GIVEN RECORDS START

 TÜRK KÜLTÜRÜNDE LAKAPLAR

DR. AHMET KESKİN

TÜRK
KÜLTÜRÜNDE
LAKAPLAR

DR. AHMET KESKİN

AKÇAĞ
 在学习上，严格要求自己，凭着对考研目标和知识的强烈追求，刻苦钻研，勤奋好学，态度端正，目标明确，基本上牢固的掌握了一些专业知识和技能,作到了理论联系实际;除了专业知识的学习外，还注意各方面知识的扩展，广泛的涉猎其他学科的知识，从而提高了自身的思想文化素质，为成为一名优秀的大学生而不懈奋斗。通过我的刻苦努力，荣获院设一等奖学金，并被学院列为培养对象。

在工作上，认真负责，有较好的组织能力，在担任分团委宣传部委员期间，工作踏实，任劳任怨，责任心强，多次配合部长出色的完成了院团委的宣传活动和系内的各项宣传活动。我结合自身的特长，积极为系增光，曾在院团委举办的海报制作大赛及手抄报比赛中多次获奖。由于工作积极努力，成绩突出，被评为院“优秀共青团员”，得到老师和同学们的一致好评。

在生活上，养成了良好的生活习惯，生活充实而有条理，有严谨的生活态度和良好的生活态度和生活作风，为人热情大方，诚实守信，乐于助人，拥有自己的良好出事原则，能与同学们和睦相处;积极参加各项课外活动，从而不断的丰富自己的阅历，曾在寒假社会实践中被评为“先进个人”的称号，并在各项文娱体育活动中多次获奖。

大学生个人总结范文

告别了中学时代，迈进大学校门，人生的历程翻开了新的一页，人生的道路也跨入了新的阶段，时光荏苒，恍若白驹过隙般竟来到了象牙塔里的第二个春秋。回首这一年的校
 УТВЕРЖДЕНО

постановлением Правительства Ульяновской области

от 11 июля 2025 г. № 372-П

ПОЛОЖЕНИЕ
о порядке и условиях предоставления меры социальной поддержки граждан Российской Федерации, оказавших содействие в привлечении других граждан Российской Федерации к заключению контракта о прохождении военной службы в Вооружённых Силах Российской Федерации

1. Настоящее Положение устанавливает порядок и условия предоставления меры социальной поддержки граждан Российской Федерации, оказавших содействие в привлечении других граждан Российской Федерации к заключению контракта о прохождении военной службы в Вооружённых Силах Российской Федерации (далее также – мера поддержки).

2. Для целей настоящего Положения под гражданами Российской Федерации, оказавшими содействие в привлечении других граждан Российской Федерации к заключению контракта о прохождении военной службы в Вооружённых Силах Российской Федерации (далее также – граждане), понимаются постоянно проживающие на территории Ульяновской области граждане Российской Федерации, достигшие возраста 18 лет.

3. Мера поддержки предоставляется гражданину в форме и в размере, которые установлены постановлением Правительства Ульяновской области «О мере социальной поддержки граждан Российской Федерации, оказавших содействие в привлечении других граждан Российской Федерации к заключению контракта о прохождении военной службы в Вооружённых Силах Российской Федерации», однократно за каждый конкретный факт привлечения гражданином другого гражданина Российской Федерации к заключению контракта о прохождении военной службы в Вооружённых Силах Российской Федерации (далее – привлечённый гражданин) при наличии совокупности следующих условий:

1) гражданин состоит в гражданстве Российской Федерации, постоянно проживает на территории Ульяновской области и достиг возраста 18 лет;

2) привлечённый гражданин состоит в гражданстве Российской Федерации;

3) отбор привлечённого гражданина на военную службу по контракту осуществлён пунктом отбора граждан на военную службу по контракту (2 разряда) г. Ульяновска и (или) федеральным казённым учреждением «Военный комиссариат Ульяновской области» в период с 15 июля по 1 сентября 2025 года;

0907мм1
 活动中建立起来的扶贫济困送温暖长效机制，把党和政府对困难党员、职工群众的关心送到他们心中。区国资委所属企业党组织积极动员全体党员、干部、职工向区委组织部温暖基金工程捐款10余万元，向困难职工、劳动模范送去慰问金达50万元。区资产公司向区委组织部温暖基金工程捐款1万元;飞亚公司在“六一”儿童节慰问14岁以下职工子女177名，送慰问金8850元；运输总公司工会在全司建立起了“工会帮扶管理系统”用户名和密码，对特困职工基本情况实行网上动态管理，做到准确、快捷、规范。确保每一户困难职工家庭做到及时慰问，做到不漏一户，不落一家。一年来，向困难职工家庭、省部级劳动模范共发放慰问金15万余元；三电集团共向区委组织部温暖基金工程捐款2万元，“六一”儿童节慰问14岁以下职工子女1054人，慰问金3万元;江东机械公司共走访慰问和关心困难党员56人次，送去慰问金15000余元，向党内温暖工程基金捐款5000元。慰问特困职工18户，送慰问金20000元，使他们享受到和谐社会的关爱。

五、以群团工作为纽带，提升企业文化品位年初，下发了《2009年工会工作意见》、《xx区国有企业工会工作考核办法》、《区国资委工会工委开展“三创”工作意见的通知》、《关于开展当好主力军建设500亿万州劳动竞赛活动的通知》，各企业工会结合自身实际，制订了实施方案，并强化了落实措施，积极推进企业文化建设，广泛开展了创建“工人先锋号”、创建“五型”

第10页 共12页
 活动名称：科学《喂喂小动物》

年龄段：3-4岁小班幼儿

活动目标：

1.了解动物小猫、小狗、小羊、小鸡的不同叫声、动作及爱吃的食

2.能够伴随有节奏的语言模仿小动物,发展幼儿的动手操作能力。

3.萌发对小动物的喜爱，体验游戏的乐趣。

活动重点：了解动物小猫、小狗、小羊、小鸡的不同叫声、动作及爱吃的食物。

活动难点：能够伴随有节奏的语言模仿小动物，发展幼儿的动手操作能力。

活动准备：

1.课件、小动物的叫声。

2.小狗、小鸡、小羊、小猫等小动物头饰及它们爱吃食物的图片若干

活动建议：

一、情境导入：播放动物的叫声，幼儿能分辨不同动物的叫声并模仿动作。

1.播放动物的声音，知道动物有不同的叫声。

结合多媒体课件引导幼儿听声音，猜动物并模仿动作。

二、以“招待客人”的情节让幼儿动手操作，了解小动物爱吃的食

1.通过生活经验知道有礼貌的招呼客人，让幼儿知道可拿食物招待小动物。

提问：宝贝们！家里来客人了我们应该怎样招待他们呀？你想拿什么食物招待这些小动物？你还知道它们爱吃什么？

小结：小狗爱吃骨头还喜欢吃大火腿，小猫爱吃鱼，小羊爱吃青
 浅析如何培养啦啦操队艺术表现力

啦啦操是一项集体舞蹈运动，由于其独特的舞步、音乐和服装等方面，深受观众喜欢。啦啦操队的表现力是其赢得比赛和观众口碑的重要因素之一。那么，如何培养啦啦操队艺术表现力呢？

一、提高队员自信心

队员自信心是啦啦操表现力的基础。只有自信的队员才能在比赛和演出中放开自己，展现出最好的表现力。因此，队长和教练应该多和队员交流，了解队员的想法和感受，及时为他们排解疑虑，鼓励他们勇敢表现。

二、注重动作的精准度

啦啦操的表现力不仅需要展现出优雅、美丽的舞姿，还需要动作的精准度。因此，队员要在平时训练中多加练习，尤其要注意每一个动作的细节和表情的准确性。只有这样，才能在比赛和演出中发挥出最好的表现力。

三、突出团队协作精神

GIVEN RECORDS END

* WORK REQUIRED *
Would you please copy, word for word, everything above from the line containing "在工作上，认真负责，有较好的" down to the line containing "2. Для целей", those two lines included?

* ANSWER SPACE *
在工作上，认真负责，有较好的组织能力，在担任分团委宣传部委员期间，工作踏实，任劳任怨，责任心强，多次配合部长出色的完成了院团委的宣传活动和系内的各项宣传活动。我结合自身的特长，积极为系增光，曾在院团委举办的海报制作大赛及手抄报比赛中多次获奖。由于工作积极努力，成绩突出，被评为院“优秀共青团员”，得到老师和同学们的一致好评。

在生活上，养成了良好的生活习惯，生活充实而有条理，有严谨的生活态度和良好的生活态度和生活作风，为人热情大方，诚实守信，乐于助人，拥有自己的良好出事原则，能与同学们和睦相处;积极参加各项课外活动，从而不断的丰富自己的阅历，曾在寒假社会实践中被评为“先进个人”的称号，并在各项文娱体育活动中多次获奖。

大学生个人总结范文

告别了中学时代，迈进大学校门，人生的历程翻开了新的一页，人生的道路也跨入了新的阶段，时光荏苒，恍若白驹过隙般竟来到了象牙塔里的第二个春秋。回首这一年的校
 УТВЕРЖДЕНО

постановлением Правительства Ульяновской области

от 11 июля 2025 г. № 372-П

ПОЛОЖЕНИЕ
о порядке и условиях предоставления меры социальной поддержки граждан Российской Федерации, оказавших содействие в привлечении других граждан Российской Федерации к заключению контракта о прохождении военной службы в Вооружённых Силах Российской Федерации

1. Настоящее Положение устанавливает порядок и условия предоставления меры социальной поддержки граждан Российской Федерации, оказавших содействие в привлечении других граждан Российской Федерации к заключению контракта о прохождении военной службы в Вооружённых Силах Российской Федерации (далее также – мера поддержки).

2. Для целей настоящего Положения под гражданами Российской Федерации, оказавшими содействие в привлечении других граждан Российской Федерации к заключению контракта о прохождении военной службы в Вооружённых Силах Российской Федерации (далее также – граждане), понимаются постоянно проживающие на территории Ульяновской области граждане Российской Федерации, достигшие возраста 18 лет.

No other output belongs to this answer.